This problem has four entities:

  • A universe: $U = \{1, 2, ..., n\} $ of $n$ elements, indexed with $u$
  • A set of available colors: $C \in \{1, 2, ..., m\} $ with $m$ colors, indexed with $c$
  • A collection of sets: $S = \{s_1, s_2, ..., s_k\}$ where there are $k$ sets, indexed with $i$. These sets contain elements of the Universe. $\bigcup S = U$.
  • A cost function: $cost(u, c)$ where $u$ is the element, $1 \le u \le n$, and $c$ is the color of that element $1 \le c \le m$

We must assign a single color to each element such that the overall cost of the color assignment is minimized AND such that a valid set cover exists such that all elements in each set of the set cover have the same color. That is:

$$min \sum\limits_u cost(u, c) x_{u,c}$$

subject to

  • $0 \le x \le 1$. That is, $x_{u,c}$ is a binary decision variable which indicates that a particular element ($u$) is a particular color ($c$).
  • $\sum \limits_c x_{u,c} = 1 \quad \forall u \in U$. That is, an element may only have one color.
  • $\sum \limits_{s:u\in S} y_s \ge 1 \quad \forall u \in U$. That is, every element must be in the set cover.
  • $0 \le y \le 1$. That is, $y_{s}$ is a binary decision variable which indicates that a particular set ($s$) is included in the set cover.
  • $ x_{s_{i_1},c} = x_{s_{i_2}, c} = ... = x_{s_{i_l},c} \quad \forall s_i \in S \bigm| y_s = 1$. That is, given that a set is included in the set cover, everything in that set must be the same color.

Example

$U = \{1, 2, 3, 4, 5, 6, 7, 8\}$

$C = \{r, g\}$

$S = \{\{1, 2\}, \{1, 2, 3\}, \{2, 3, 4\}, \{3, 4, 5\}, \{4, 5, 6\}, \{5, 6, 7\}, \{6, 7, 8\}, \{7, 8\}\}$

$cost_{r} = \{0, 0, 2, 1, 2, 1, 1, 0\}$

$cost_{g} = \{1, 0, 1, 2, 0, 0, 0, 3\}$

Optimal solution: $= \{r, r, g, g, g, g, r, r\}, \quad cost=4$

That is, the set cover is $\{\{1, 2\}, \{3, 4, 5\}, \{4, 5, 6\}, \{7, 8\}\}$.

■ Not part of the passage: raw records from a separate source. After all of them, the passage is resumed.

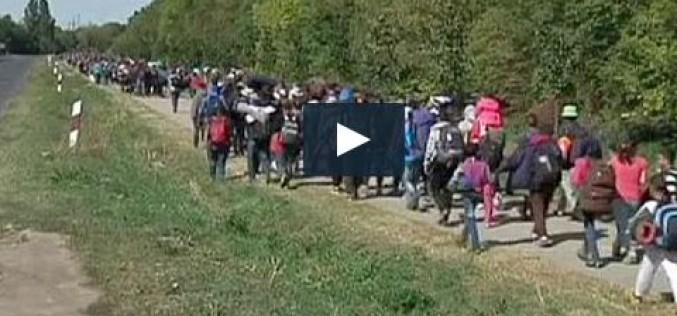 Des milliers de réfugiés arrivent en Autriche après avoir traversé la Hongrie-vidéo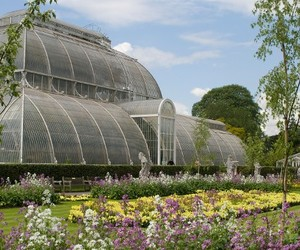 botanic garden, green house, and kew gardens image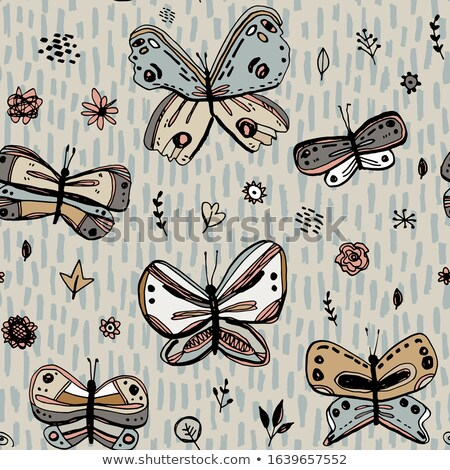 Butterfly Grunge texture Stock photo © Lightsource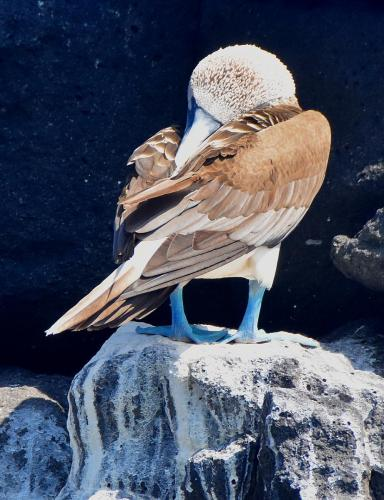 BOOBIE! (Blue footed Boobie) on North Seymour Island
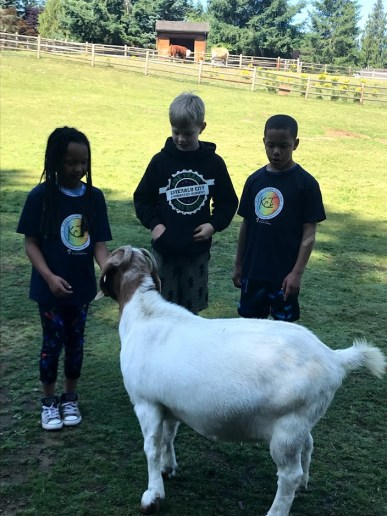Kids and Kids at Second Chance Ranch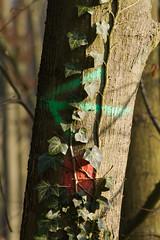 ckuchem-7329 (christine_kuchem) Tags: wald abholzung baum baumstmme bume einschlag fichten holzeinschlag holzwirtschaft waldwirtschaft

Typically, $U$ consists of 100-2000 elements, $C$ consists of 3 - 10 colors, $S$ consists of 200-4000 sets of 5-25 elements.

Context

Perhaps one way to think about this, is that you have a paint brush of a certain size that is larger than an element - that is it can only paint a collection of elements in one stroke. The allowed places to 'stroke' are overlapping - they are the sets in S. When you paint a particular set a particular color there is a cost associated with it that you would like to minimize. When you paint an area, you can paint the overlapping areas the same color only paying for the 'difference' in cost (kinda).

Questions

  • Is the formulation above well formed, and understandable? Is there a better formulation more related to an already existing problem?
  • Can this be expressed as an integer linear programming problem?
  • How would you solve this problem?

I have constructed an algorithm to solve this problem that first tries to use branch and bound to construct the optimal solution - it does quite well, but as the problem gets larger it slows down. If it starts to take too long I stop the branch and bound and use a random search to improve a solution. I think that having a better mathematical understanding of the problem will help me solve it better - I would also like to prove that this is NP-Hard.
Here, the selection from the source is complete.